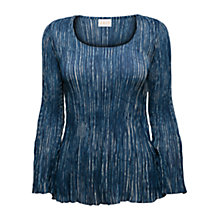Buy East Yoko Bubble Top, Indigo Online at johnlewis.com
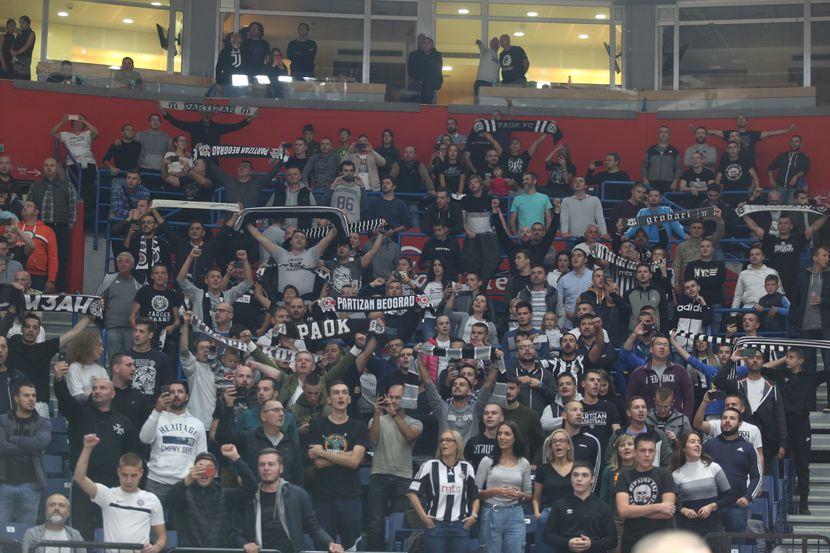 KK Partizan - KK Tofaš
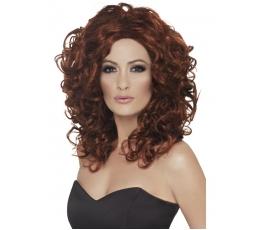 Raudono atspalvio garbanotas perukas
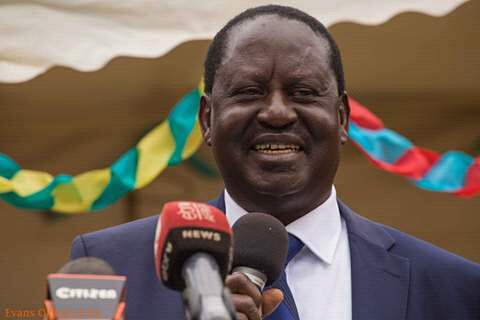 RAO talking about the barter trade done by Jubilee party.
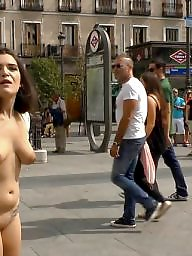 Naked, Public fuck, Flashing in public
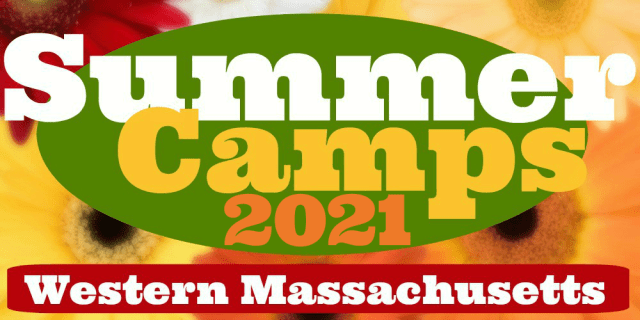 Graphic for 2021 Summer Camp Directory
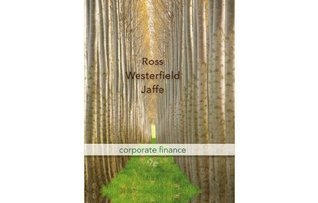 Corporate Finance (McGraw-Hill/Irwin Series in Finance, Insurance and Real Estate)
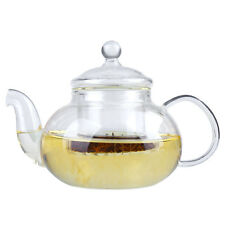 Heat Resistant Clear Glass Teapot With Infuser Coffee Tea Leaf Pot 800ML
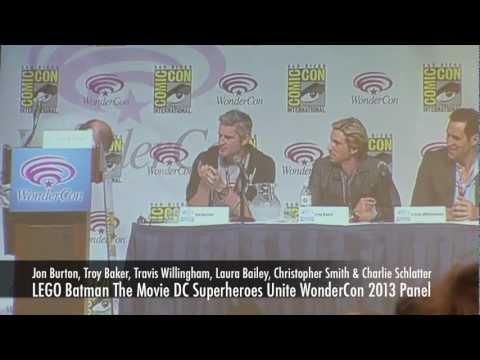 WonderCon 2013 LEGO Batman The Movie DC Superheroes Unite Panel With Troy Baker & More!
================
Work required: Leave the images out and transcribe the remaining data above word for word.

Solution to this problem:
Buy East Yoko Bubble Top, Indigo Online at johnlewis.com
 KK Partizan - KK Tofaš
 Raudono atspalvio garbanotas perukas
 RAO talking about the barter trade done by Jubilee party.
 Naked, Public fuck, Flashing in public
 Graphic for 2021 Summer Camp Directory
 Corporate Finance (McGraw-Hill/Irwin Series in Finance, Insurance and Real Estate)
 Heat Resistant Clear Glass Teapot With Infuser Coffee Tea Leaf Pot 800ML
 WonderCon 2013 LEGO Batman The Movie DC Superheroes Unite Panel With Troy Baker & More!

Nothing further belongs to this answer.